- **TAREFA 1**:
No texto sobre a reintegração do empregado da Brasil Telecom, em que mês e ano o trabalhador foi admitido pela empresa?
- **TAREFA 2**:
Dê continuidade ao texto sobre a reintegração do empregado da Brasil Telecom a partir da última frase apresentada.

- **TEXTO DE LEITURA**:
__________________________________________________

O empregador pode rescindir o contrato de trabalho de seus empregados quando entender necessário. Porém, a dispensa com caráter discriminatório é considerada arbitrária, dando ao empregado o direito à reintegração. Assim decidiu a 1ª Turma do Tribunal Superior do Trabalho, ao confirmar a decisão que mandou reintegrar empregado da Brasil Telecom, portador de câncer de pele, demitido injustificadamente após 28 anos de serviço.
O trabalhador, economista, foi admitido pela empresa como contínuo, em julho de 1973. Ao longo do contrato de trabalho foi subindo na empresa, passando a ocupar os cargos de assistente técnico, gerente comercial, coordenador de compras e consultor. Em setembro de 2001 ele foi demitido, sem justa causa, logo após retornar de uma cirurgia. No dia seguinte à dispensa ele foi aposentado por invalidez, pelo INSS.
Portador de neoplasia nodular epitelióide (câncer de pele) em estado avançado, o trabalhador ajuizou reclamação trabalhista em 2002 por entender que a dispensa foi a maneira encontrada pela empresa de se “desvencilhar de um empregado que vinha apresentando histórico de doença incapacitante”. Pediu nulidade da dispensa, reintegração ao emprego, restabelecimento do plano de saúde e indenização por danos morais.
A Sétima Vara do Trabalho de Curitiba (PR), ao julgar a ação, aceitou o pedido de nulidade da dispensa e mandou reintegrar o trabalhador, devolvendo-lhe o direito ao plano de saúde. Porém, negou pedido de indenização por danos morais por entender que os prejuízos não foram demonstrados. Empregado e empregador recorreram ao Tribunal Regional do Trabalho da 9ª Região (PR).

__________________________________________________

- **REGISTROS DE DADOS**:

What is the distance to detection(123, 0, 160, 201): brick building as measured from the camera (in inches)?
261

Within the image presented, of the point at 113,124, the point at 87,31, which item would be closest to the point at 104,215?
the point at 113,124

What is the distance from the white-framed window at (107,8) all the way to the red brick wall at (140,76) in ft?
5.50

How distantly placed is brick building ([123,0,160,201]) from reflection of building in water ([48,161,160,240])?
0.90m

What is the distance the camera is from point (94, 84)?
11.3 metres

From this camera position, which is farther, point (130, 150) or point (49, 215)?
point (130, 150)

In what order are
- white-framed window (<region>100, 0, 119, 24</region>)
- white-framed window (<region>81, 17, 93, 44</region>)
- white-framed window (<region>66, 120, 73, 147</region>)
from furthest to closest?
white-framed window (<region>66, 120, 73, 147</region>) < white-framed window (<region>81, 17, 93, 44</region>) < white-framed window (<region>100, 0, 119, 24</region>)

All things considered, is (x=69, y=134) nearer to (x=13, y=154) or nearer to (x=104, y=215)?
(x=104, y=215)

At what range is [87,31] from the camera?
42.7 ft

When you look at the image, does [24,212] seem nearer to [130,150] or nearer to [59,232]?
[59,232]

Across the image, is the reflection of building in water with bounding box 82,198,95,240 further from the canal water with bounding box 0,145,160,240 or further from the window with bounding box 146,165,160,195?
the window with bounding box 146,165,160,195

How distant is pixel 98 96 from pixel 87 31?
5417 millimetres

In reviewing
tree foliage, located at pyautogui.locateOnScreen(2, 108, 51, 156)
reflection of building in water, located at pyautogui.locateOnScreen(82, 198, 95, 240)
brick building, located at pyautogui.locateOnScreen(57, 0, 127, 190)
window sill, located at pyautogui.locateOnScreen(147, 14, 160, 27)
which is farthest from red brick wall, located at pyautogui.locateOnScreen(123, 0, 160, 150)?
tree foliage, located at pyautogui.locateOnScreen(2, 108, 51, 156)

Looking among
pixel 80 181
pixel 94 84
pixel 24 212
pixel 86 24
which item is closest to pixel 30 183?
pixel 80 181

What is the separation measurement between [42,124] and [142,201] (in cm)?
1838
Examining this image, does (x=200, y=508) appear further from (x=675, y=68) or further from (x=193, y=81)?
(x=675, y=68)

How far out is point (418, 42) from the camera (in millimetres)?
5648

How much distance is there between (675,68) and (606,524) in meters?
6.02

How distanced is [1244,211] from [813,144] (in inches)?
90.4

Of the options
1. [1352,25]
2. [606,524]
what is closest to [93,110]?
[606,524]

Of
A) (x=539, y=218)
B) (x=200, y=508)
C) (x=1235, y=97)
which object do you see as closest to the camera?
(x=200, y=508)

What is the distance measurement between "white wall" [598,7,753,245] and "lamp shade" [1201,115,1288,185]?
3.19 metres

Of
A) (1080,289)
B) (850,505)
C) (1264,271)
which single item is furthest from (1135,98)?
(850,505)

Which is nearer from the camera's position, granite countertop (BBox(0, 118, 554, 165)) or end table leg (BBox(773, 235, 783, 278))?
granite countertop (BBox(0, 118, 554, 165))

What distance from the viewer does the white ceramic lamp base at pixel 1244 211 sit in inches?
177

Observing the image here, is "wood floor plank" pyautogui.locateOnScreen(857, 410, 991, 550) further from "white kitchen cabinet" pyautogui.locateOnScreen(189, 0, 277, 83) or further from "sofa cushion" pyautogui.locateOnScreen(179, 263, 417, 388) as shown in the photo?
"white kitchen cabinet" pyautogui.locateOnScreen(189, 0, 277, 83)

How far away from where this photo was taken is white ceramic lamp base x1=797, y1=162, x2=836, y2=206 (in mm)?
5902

__________________________________________________

- **RESPOSTA 1**:
Em julho de 1973.

- **RESPOSTA 2**:
O Regional entendeu que a dispensa foi discriminatória, e manteve a reintegração concedida liminarmente. Quanto aos danos morais, avaliou que a situação não necessitava de demonstração dos danos, porque estes já estavam implícitos no ato da despedida considerada arbitrária. A empresa foi condenada a pagar R$ 15 mil a título de danos morais.
A empresa interpôs recurso de revista ao TST. Em suas alegações, repetiu os argumentos de defesa, negando a discriminação. Disse que a dispensa do empregado foi apenas um ato comum de gestão e que desconhecia, à época da demissão, a doença do empregado. Por fim, defendeu seu direito de despedir o empregado, sem justa causa, assegurando-lhe o pagamento das verbas rescisórias devidas, sob o argumento de que não existe no ordenamento jurídico nenhuma lei que ampare o pedido de reintegração no emprego do empregado portador de neoplasia.
O ministro relator do acórdão no TST, Lelio Bentes Corrêa, não aceitou os argumentos empresariais. Para ele, a empresa, ao negar o caráter discriminatório e arbitrário da dispensa deveria ter produzido prova da existência de outros motivos – lícitos – para a prática do ato, mas não o fez. “A despedida imotivada de empregado portador de doença grave autoriza presumir, em tese, seu caráter discriminatório e arbitrário”, disse ele.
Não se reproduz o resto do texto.